Your task.
Your task is to copy the listing exactly. Drop any pictures from the copy.

** start Provided information **

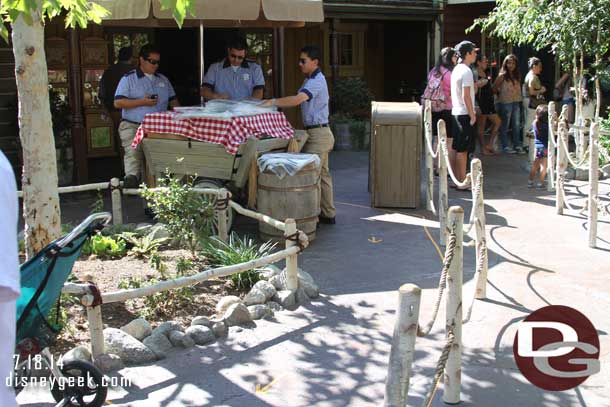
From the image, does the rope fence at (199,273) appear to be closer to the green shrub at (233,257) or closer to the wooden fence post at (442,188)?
the green shrub at (233,257)

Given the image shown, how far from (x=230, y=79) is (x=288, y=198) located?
2.36m

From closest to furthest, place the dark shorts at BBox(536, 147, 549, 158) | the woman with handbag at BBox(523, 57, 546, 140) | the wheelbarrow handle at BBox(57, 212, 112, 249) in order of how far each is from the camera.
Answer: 1. the wheelbarrow handle at BBox(57, 212, 112, 249)
2. the dark shorts at BBox(536, 147, 549, 158)
3. the woman with handbag at BBox(523, 57, 546, 140)

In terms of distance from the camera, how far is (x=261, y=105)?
8539 mm

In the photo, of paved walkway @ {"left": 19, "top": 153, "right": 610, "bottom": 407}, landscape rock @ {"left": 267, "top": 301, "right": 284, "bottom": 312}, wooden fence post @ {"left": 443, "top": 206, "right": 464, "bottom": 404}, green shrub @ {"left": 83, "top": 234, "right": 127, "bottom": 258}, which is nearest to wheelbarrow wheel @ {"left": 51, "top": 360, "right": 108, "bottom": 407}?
paved walkway @ {"left": 19, "top": 153, "right": 610, "bottom": 407}

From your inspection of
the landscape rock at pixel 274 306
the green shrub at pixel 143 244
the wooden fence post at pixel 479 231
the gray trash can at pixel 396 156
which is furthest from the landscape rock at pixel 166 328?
the gray trash can at pixel 396 156

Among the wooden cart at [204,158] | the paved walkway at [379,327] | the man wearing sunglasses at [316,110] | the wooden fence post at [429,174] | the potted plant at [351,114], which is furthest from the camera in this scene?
the potted plant at [351,114]

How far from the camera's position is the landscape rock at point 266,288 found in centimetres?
602

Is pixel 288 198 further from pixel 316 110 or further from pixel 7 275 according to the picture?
pixel 7 275

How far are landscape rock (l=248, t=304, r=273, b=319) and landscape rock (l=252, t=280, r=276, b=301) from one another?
0.65ft

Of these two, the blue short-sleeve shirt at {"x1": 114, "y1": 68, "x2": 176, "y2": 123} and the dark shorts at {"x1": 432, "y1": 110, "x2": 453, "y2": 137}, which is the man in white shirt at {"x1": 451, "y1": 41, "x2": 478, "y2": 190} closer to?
the dark shorts at {"x1": 432, "y1": 110, "x2": 453, "y2": 137}

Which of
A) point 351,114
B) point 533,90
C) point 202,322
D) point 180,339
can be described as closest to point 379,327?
point 202,322

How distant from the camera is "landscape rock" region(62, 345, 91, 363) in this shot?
4552 mm

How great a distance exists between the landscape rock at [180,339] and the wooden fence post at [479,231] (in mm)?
2071

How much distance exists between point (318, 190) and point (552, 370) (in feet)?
12.2
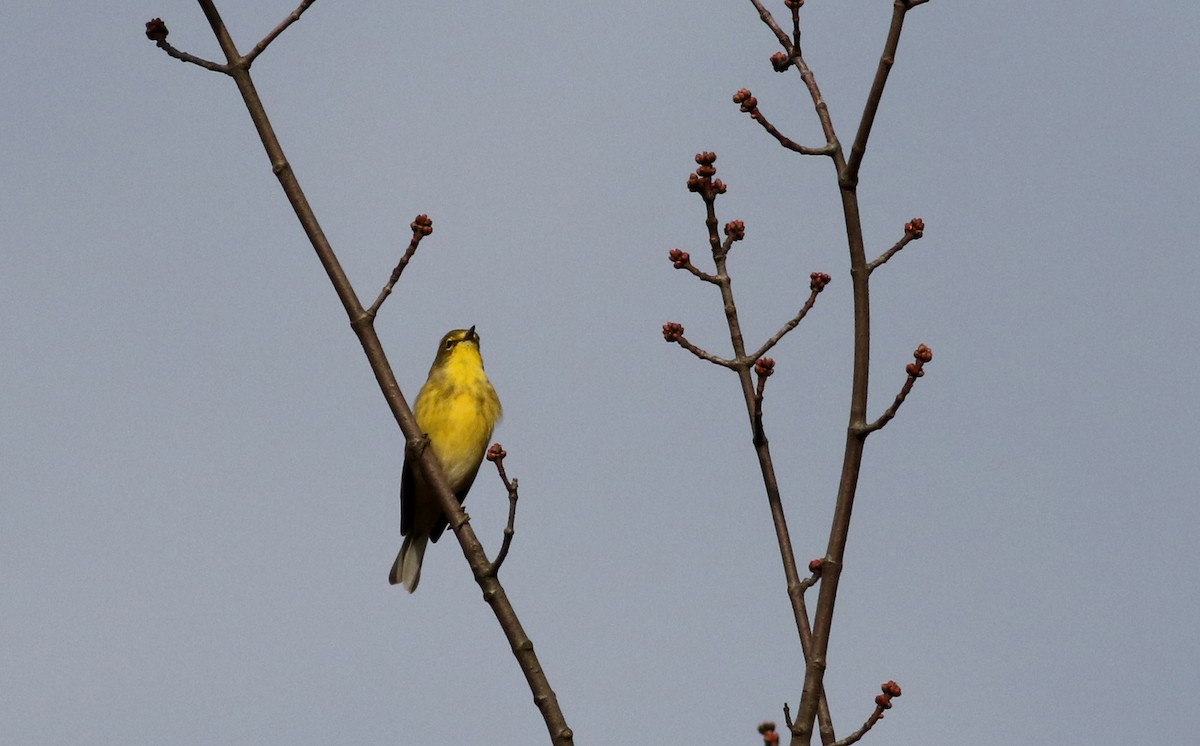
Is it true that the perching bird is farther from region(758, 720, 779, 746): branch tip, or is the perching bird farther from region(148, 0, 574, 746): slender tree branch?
region(758, 720, 779, 746): branch tip

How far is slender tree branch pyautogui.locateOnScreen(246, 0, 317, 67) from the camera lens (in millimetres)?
5082

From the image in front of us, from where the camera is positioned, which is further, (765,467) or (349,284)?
(349,284)

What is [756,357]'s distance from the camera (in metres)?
4.75

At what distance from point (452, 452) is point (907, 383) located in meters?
5.96

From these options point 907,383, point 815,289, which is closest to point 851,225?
point 907,383

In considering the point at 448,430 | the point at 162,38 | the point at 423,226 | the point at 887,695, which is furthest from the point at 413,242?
the point at 448,430

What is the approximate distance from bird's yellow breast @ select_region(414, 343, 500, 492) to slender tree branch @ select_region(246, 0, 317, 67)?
16.3 ft

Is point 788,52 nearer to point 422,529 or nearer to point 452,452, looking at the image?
point 452,452

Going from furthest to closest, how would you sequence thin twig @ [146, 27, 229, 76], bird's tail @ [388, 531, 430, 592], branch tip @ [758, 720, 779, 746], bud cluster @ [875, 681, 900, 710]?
bird's tail @ [388, 531, 430, 592] < thin twig @ [146, 27, 229, 76] < bud cluster @ [875, 681, 900, 710] < branch tip @ [758, 720, 779, 746]

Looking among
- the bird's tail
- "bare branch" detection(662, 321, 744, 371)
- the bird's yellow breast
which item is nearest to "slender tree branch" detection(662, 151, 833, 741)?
"bare branch" detection(662, 321, 744, 371)

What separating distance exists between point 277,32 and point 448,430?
5142 mm

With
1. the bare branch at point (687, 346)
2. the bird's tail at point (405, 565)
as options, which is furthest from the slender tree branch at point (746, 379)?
the bird's tail at point (405, 565)

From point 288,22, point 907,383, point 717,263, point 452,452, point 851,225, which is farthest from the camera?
point 452,452

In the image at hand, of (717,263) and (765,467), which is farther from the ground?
(717,263)
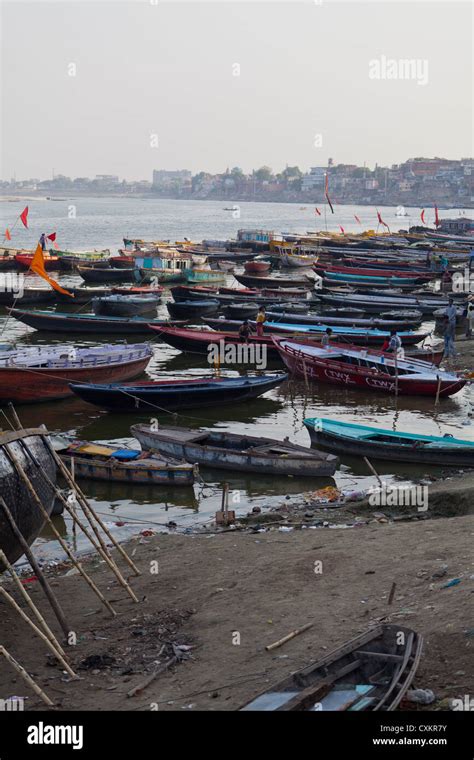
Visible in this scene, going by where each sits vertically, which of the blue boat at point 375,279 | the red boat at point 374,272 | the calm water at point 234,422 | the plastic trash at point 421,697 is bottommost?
the calm water at point 234,422

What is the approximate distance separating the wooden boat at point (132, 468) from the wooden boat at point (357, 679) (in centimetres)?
911

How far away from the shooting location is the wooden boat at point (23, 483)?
11086 mm

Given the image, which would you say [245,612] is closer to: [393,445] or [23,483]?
[23,483]

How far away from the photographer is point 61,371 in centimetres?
2598

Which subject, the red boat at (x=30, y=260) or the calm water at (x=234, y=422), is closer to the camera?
the calm water at (x=234, y=422)

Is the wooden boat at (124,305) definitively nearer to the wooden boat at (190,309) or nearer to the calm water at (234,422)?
the wooden boat at (190,309)

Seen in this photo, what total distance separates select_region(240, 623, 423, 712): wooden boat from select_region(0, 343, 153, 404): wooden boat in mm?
17499

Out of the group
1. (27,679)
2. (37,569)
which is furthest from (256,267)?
(27,679)

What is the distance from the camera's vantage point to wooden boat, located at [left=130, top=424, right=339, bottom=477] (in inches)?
729

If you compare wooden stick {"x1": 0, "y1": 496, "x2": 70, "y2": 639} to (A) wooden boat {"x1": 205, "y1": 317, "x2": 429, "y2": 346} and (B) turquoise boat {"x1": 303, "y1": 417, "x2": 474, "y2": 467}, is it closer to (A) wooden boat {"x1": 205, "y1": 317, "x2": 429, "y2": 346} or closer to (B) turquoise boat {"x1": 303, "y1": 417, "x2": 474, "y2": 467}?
(B) turquoise boat {"x1": 303, "y1": 417, "x2": 474, "y2": 467}

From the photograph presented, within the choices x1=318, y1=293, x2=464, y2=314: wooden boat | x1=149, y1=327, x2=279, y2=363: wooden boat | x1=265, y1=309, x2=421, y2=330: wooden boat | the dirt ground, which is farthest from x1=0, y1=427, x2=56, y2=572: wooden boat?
x1=318, y1=293, x2=464, y2=314: wooden boat

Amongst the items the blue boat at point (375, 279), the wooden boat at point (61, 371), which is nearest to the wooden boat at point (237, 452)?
the wooden boat at point (61, 371)

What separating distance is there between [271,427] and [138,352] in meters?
6.60
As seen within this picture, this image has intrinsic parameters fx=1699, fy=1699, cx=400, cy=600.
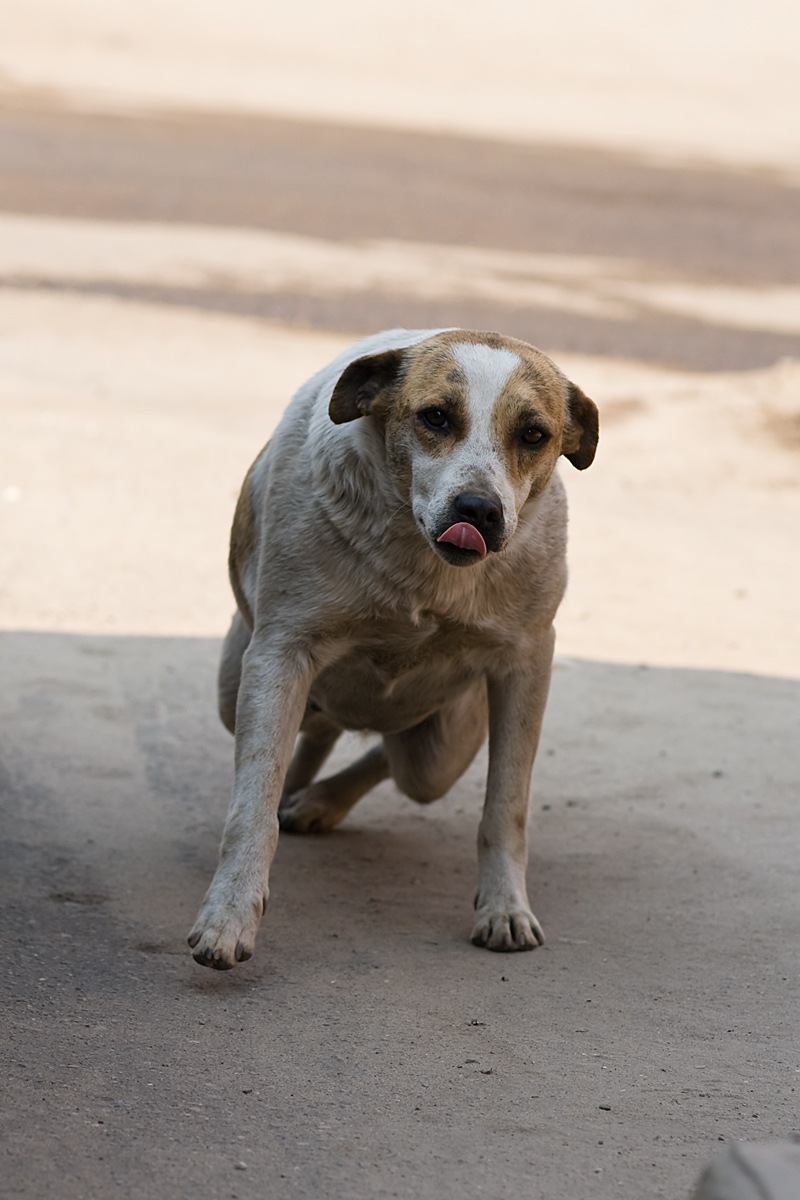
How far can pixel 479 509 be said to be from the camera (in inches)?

** end Provided information **

Finished answer.
From the image, does the rope fence at (199,273) appear to be closer to the green shrub at (233,257) or closer to the wooden fence post at (442,188)?
the green shrub at (233,257)

Given the image shown, how far from (x=230, y=79) is (x=288, y=198) located?
2.36m

From closest to furthest, place the dark shorts at BBox(536, 147, 549, 158) | the woman with handbag at BBox(523, 57, 546, 140) | the wheelbarrow handle at BBox(57, 212, 112, 249) in order of how far each is from the camera.
Answer: 1. the wheelbarrow handle at BBox(57, 212, 112, 249)
2. the dark shorts at BBox(536, 147, 549, 158)
3. the woman with handbag at BBox(523, 57, 546, 140)

In terms of distance from the camera, how far is (x=261, y=105)?
8539 mm

In the photo, of paved walkway @ {"left": 19, "top": 153, "right": 610, "bottom": 407}, landscape rock @ {"left": 267, "top": 301, "right": 284, "bottom": 312}, wooden fence post @ {"left": 443, "top": 206, "right": 464, "bottom": 404}, green shrub @ {"left": 83, "top": 234, "right": 127, "bottom": 258}, which is nearest to wheelbarrow wheel @ {"left": 51, "top": 360, "right": 108, "bottom": 407}?
paved walkway @ {"left": 19, "top": 153, "right": 610, "bottom": 407}

From your inspection of
the landscape rock at pixel 274 306
the green shrub at pixel 143 244
the wooden fence post at pixel 479 231
the gray trash can at pixel 396 156
which is furthest from the landscape rock at pixel 166 328?
the gray trash can at pixel 396 156

Among the wooden cart at [204,158] | the paved walkway at [379,327] | the man wearing sunglasses at [316,110] | the wooden fence post at [429,174] | the potted plant at [351,114], which is furthest from the camera in this scene?
the potted plant at [351,114]

How far from the camera's position is the landscape rock at point 266,288 found in centimetres?
602

Is pixel 288 198 further from pixel 316 110 or further from pixel 7 275 according to the picture?
pixel 7 275

How far are landscape rock (l=248, t=304, r=273, b=319) and landscape rock (l=252, t=280, r=276, b=301) from one another?
0.65ft

Of these two, the blue short-sleeve shirt at {"x1": 114, "y1": 68, "x2": 176, "y2": 123} and the dark shorts at {"x1": 432, "y1": 110, "x2": 453, "y2": 137}, which is the man in white shirt at {"x1": 451, "y1": 41, "x2": 478, "y2": 190} closer to?
the dark shorts at {"x1": 432, "y1": 110, "x2": 453, "y2": 137}

Which of
A) point 351,114
B) point 533,90
C) point 202,322
D) point 180,339
can be described as closest to point 379,327?
point 202,322

How distant from the camera is "landscape rock" region(62, 345, 91, 363) in this shot?
4552 mm

How great a distance exists between the landscape rock at [180,339] and the wooden fence post at [479,231] (in mm)?
2071

How much distance exists between point (318, 190) and point (552, 370) (in feet)?
12.2
Is it true that the perching bird is farther from region(758, 720, 779, 746): branch tip, or is the perching bird farther from region(148, 0, 574, 746): slender tree branch?
region(758, 720, 779, 746): branch tip

How far is slender tree branch pyautogui.locateOnScreen(246, 0, 317, 67) from the camera lens (in millimetres)?
5082

From the image in front of us, from where the camera is positioned, which is further, (765,467) or (349,284)?
(349,284)

What is [756,357]'s distance from the camera (in metres)?
4.75

At what distance from point (452, 452) is point (907, 383) located in meters?
5.96

From these options point 907,383, point 815,289, which is closest to point 851,225?
point 907,383

In considering the point at 448,430 | the point at 162,38 | the point at 423,226 | the point at 887,695, which is furthest from the point at 413,242?
the point at 448,430

What is the approximate distance from bird's yellow breast @ select_region(414, 343, 500, 492) to slender tree branch @ select_region(246, 0, 317, 67)?
16.3 ft

Is point 788,52 nearer to point 422,529 or nearer to point 452,452, looking at the image?
point 452,452

Going from furthest to closest, how would you sequence thin twig @ [146, 27, 229, 76], bird's tail @ [388, 531, 430, 592], branch tip @ [758, 720, 779, 746], bud cluster @ [875, 681, 900, 710]?
bird's tail @ [388, 531, 430, 592] < thin twig @ [146, 27, 229, 76] < bud cluster @ [875, 681, 900, 710] < branch tip @ [758, 720, 779, 746]

Looking among
- the bird's tail
- "bare branch" detection(662, 321, 744, 371)
- the bird's yellow breast
which item is nearest to "slender tree branch" detection(662, 151, 833, 741)?
"bare branch" detection(662, 321, 744, 371)

What separating distance exists between point 277,32 and point 448,430?
5142 mm

With
1. the bare branch at point (687, 346)
2. the bird's tail at point (405, 565)
as options, which is furthest from the slender tree branch at point (746, 379)?
the bird's tail at point (405, 565)

From point 288,22, point 907,383, point 717,263, point 452,452, point 851,225, which is farthest from the camera?
point 452,452

In the image at hand, of (717,263) and (765,467), which is farther from the ground?
(717,263)
Visible in this scene, going by where each sits vertically, which of the blue boat at point 375,279 | the red boat at point 374,272 | the calm water at point 234,422 | the plastic trash at point 421,697 is bottommost?
the calm water at point 234,422

What is the approximate distance separating the wooden boat at point (132, 468) from the wooden boat at point (357, 679) (in centimetres)?
911

How far away from the shooting location is the wooden boat at point (23, 483)?
11086 mm

Given the image, which would you say [245,612] is closer to: [393,445] or [23,483]?
[23,483]

How far away from the photographer is point 61,371 in centimetres?
2598

Which subject, the red boat at (x=30, y=260) or the calm water at (x=234, y=422), is closer to the camera?
the calm water at (x=234, y=422)

Is the wooden boat at (124,305) definitively nearer to the wooden boat at (190,309) or nearer to the calm water at (234,422)?
the wooden boat at (190,309)

Seen in this photo, what total distance separates select_region(240, 623, 423, 712): wooden boat from select_region(0, 343, 153, 404): wooden boat in mm?
17499

Out of the group
1. (27,679)
2. (37,569)
which is furthest from (256,267)?
(27,679)

What is the distance from the camera's vantage point to wooden boat, located at [left=130, top=424, right=339, bottom=477] (in inches)?
729

If you compare wooden stick {"x1": 0, "y1": 496, "x2": 70, "y2": 639} to (A) wooden boat {"x1": 205, "y1": 317, "x2": 429, "y2": 346} and (B) turquoise boat {"x1": 303, "y1": 417, "x2": 474, "y2": 467}, is it closer to (A) wooden boat {"x1": 205, "y1": 317, "x2": 429, "y2": 346} or closer to (B) turquoise boat {"x1": 303, "y1": 417, "x2": 474, "y2": 467}?
(B) turquoise boat {"x1": 303, "y1": 417, "x2": 474, "y2": 467}

From the photograph presented, within the choices x1=318, y1=293, x2=464, y2=314: wooden boat | x1=149, y1=327, x2=279, y2=363: wooden boat | x1=265, y1=309, x2=421, y2=330: wooden boat | the dirt ground, which is farthest from x1=0, y1=427, x2=56, y2=572: wooden boat?
x1=318, y1=293, x2=464, y2=314: wooden boat

Amongst the items the blue boat at point (375, 279), the wooden boat at point (61, 371), which is nearest to the wooden boat at point (237, 452)?
the wooden boat at point (61, 371)

What separating distance is there between [271,427] and [138,352] in meters?
6.60
As seen within this picture, this image has intrinsic parameters fx=1699, fy=1699, cx=400, cy=600.
How far can pixel 479 509 be said to be from the camera (in inches)?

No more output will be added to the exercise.